“Tintin in the Land of the Soviets” is Hergé’s first album analyzed in the collection “Behind the scenes of a work”
CARTOON – A thousand million thousand billion thousand thunder ports of Brest. TintinSnowy, Captain Haddock and Professor Tournesol are back in bookstores this Wednesday, October 16. Not in a new country for a new mysterious and risky investigation but to return to their origins in the first volume of the collection Behind the scenes of a work. This first part of a saga which will include around twenty looks back on the genesis of the very first adventure of the reporter with the famous powder puff imagined by Herge.

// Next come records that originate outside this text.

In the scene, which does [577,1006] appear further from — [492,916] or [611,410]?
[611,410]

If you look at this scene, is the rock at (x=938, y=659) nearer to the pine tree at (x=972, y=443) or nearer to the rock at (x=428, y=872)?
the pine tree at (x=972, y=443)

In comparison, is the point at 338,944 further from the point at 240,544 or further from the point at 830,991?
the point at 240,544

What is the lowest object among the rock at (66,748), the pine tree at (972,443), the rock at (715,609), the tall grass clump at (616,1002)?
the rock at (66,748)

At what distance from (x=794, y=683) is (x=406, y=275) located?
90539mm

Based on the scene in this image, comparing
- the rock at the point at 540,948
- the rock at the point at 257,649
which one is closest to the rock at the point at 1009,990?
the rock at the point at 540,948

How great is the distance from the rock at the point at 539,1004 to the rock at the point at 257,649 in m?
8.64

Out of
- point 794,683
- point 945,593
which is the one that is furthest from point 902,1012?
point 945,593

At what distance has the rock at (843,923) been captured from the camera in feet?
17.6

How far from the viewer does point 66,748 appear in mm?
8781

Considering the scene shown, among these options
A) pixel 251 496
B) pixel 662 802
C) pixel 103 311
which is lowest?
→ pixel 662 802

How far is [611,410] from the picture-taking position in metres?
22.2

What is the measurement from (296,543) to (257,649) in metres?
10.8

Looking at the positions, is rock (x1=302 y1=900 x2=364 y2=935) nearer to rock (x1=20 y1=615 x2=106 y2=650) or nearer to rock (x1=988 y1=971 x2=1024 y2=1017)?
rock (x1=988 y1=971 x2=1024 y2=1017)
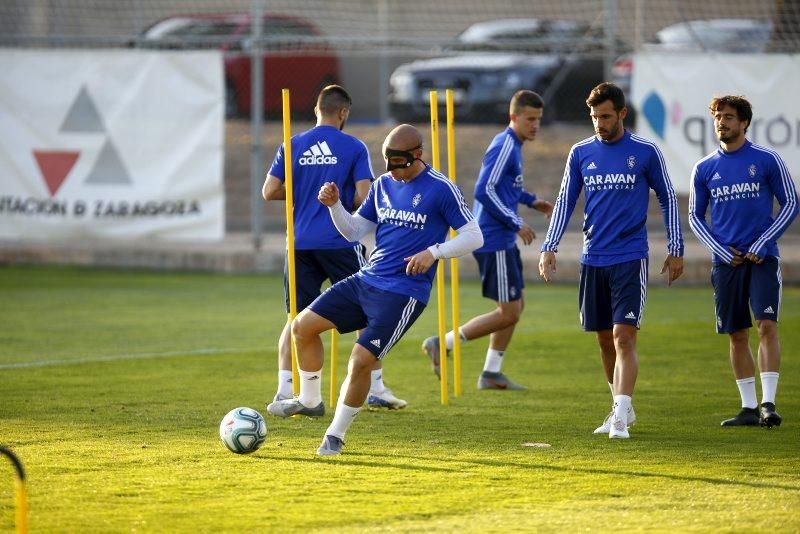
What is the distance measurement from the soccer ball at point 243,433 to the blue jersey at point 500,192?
326cm

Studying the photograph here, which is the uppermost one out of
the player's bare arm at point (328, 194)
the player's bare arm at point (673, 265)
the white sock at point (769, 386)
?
the player's bare arm at point (328, 194)

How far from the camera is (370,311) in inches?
313

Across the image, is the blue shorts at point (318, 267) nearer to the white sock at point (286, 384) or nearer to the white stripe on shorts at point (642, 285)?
the white sock at point (286, 384)

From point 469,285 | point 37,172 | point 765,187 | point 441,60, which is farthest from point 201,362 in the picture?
point 441,60

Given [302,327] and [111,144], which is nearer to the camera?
[302,327]

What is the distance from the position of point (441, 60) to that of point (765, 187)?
15.8 m

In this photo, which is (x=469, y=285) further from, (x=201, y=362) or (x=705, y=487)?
(x=705, y=487)

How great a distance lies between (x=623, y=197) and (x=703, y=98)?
913 cm

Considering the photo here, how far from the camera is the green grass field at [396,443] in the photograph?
21.4ft

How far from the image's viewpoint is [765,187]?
8.99 m

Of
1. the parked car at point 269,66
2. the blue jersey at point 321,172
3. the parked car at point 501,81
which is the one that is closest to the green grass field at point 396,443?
the blue jersey at point 321,172

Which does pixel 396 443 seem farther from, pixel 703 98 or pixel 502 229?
pixel 703 98

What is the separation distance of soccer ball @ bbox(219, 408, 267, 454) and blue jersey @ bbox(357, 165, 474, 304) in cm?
102

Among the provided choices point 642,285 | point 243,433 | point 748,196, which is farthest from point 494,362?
point 243,433
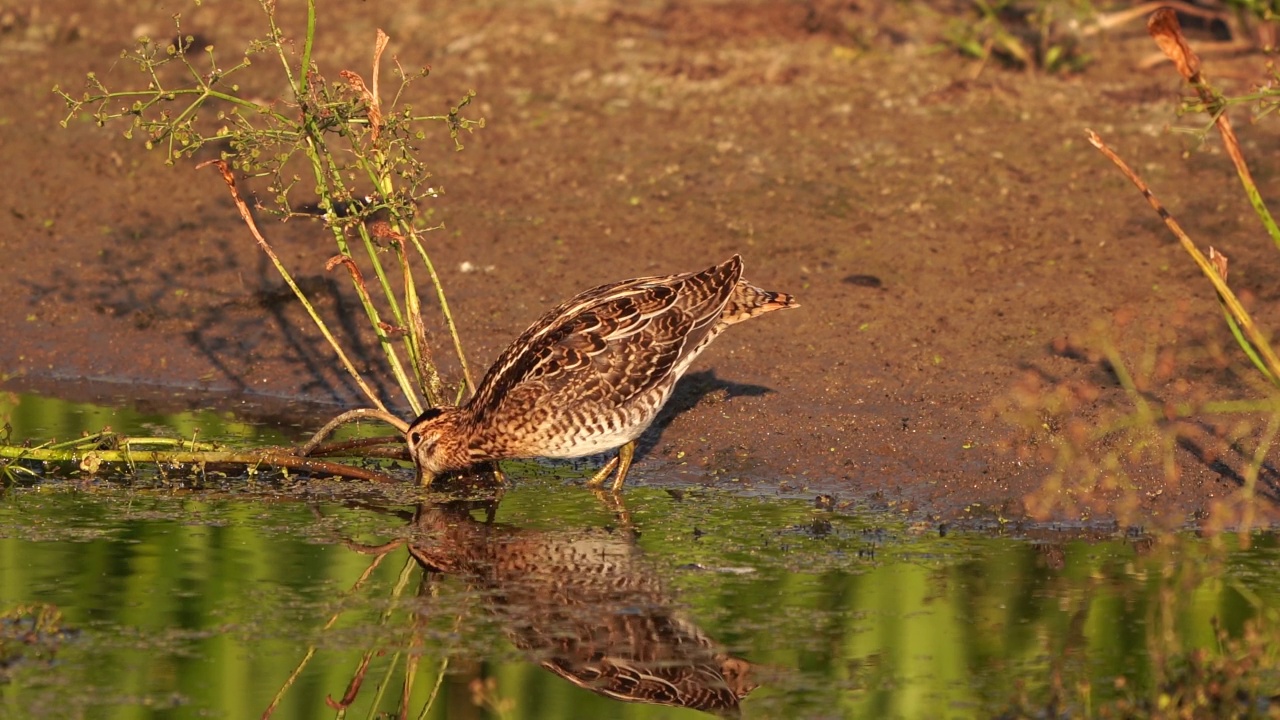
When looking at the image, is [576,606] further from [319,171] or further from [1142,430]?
[1142,430]

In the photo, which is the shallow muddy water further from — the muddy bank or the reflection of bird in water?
the muddy bank

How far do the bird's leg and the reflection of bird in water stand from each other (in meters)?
0.80

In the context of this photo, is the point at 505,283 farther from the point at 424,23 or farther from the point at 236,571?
the point at 424,23

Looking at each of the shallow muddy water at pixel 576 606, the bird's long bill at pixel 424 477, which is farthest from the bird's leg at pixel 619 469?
the bird's long bill at pixel 424 477

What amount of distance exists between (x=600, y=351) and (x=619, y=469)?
1.99 ft

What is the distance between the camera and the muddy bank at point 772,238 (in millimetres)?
9352

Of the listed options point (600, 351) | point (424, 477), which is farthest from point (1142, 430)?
point (424, 477)

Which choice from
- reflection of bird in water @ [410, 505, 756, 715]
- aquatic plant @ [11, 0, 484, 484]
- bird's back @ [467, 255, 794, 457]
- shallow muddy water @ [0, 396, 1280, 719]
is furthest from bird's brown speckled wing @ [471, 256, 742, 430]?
reflection of bird in water @ [410, 505, 756, 715]

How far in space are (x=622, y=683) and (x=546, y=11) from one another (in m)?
11.1

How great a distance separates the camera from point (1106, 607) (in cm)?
678

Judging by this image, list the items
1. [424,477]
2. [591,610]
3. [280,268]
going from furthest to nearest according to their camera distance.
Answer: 1. [424,477]
2. [280,268]
3. [591,610]

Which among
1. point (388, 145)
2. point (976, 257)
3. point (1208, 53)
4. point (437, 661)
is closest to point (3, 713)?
point (437, 661)

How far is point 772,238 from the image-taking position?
11.8m

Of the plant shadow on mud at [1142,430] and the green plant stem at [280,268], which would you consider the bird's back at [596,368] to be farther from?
the plant shadow on mud at [1142,430]
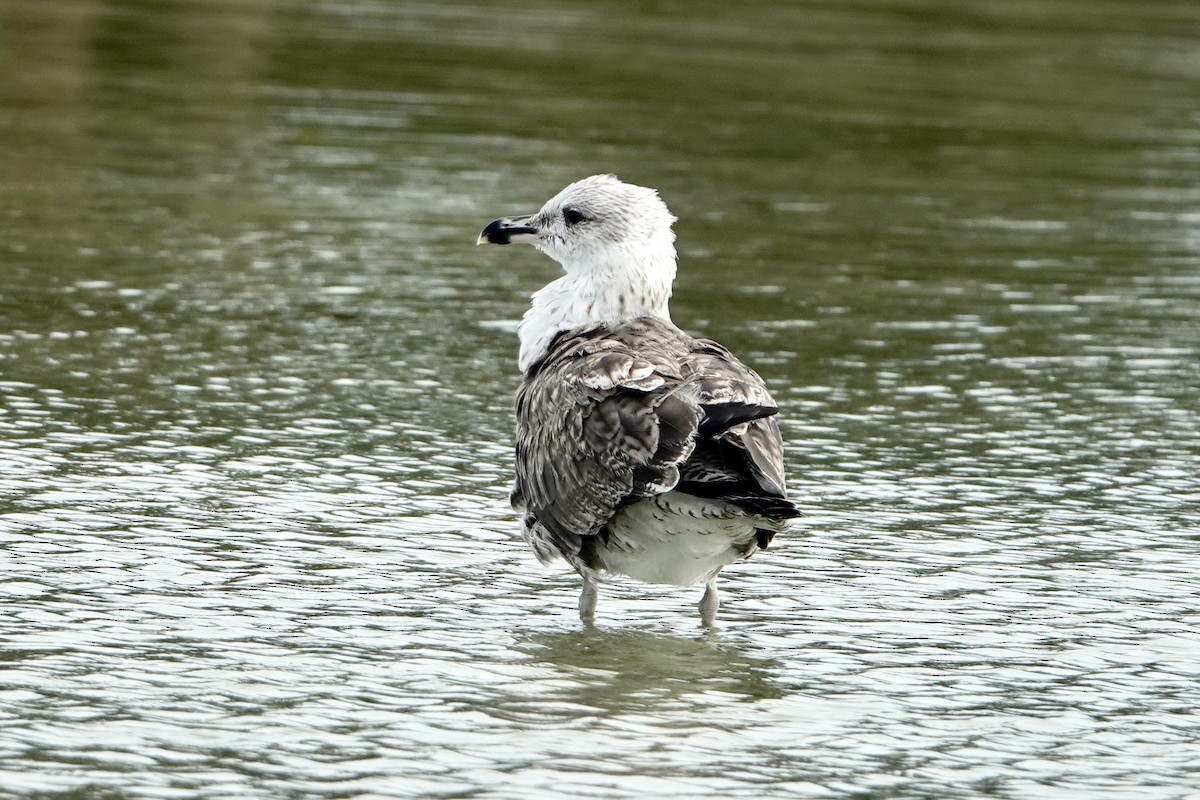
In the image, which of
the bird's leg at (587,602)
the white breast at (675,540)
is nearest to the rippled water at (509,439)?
the bird's leg at (587,602)

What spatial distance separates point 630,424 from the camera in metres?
7.95

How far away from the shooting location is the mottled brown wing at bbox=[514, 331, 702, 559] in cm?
774

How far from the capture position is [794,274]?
53.0 ft

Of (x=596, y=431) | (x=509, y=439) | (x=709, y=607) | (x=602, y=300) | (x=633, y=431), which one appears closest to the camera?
(x=633, y=431)

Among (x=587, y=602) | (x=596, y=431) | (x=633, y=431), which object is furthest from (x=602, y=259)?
(x=633, y=431)

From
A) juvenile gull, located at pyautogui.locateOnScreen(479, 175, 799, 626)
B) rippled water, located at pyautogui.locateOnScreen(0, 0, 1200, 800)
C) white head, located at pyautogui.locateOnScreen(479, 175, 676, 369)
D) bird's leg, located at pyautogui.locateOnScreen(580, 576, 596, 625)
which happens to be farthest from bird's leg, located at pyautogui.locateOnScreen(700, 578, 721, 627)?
white head, located at pyautogui.locateOnScreen(479, 175, 676, 369)

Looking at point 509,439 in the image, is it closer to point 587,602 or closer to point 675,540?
point 587,602

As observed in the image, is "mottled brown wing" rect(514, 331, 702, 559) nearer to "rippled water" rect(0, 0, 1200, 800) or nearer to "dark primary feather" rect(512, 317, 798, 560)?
"dark primary feather" rect(512, 317, 798, 560)

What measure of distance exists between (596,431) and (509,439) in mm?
3396

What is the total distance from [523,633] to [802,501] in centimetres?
259

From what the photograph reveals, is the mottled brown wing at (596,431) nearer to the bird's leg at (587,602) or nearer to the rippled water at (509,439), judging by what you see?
the bird's leg at (587,602)

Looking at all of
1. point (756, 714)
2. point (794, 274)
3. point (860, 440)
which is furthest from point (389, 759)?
point (794, 274)

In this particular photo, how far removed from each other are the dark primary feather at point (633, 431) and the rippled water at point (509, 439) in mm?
575

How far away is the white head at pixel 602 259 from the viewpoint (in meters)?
9.48
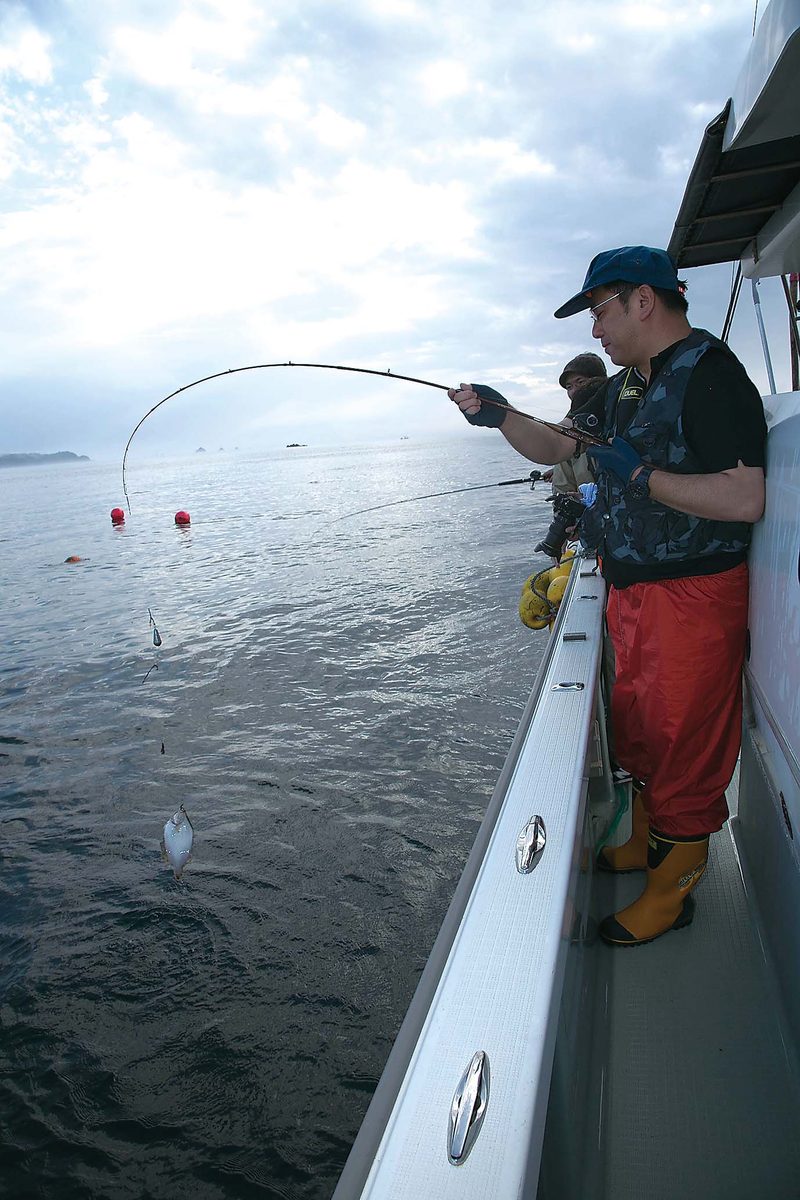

Released in 1930, Tintin among the Soviets is the very first album in the collection. Originally published in The Little Twentieththe boards, then in black and white, follow the young journalist who leaves to do a report in the USSR. As stated in the Tintin official websitethe collection Behind the scenes of a work from Moulinsart Editions aims to decipher the creation of an album through original plates, photographs, and analyzes by the specialist in Hergé’s work, Philippe Goddin.
Moulinsart editions
It seemed logical to start with this Tintin adventure which was the very first, but also one of the most discussed. It actually contains a virulent criticism of communism and the Bolshevik regime. An album that the Belgian author, real name Georges Rémi, himself described as “a youthful error” and to which he returned in an interview with Michel Drucker in 1978, saying “ but at the time, everyone was anti-Bolshevik too “.
A collection for fans
In total, the collection Behind the scenes of a work will include 23 volumes which will be released regularly between 2024 and 2028, each dedicated to a specific album. All of Tintin’s adventures and the most iconic albums (which are sometimes also the most “problematic” due to accusations of racism, sexism or anti-Semitism) will therefore be deciphered: Tintin in the Congo, The Blue Lotus, Ottokar’s Scepter, The Mysterious Star, We Walked on the Moonor even Tintin in Tibet. The first volume of 112 pages is therefore on sale at the price of 19.95 euros since Wednesday October 16.
A way for Moulinsart editions to continue to keep the legend of the zealous young reporter alive, 38 years after the latter retired with Tintin and Alpha-Arta posthumous and unfinished album published in 1986. Tintin will in fact never be entitled to new adventures, because, as we recall The ParisianHergé’s rights holders undertook never to offer a follow-up to his work after his death in 1983.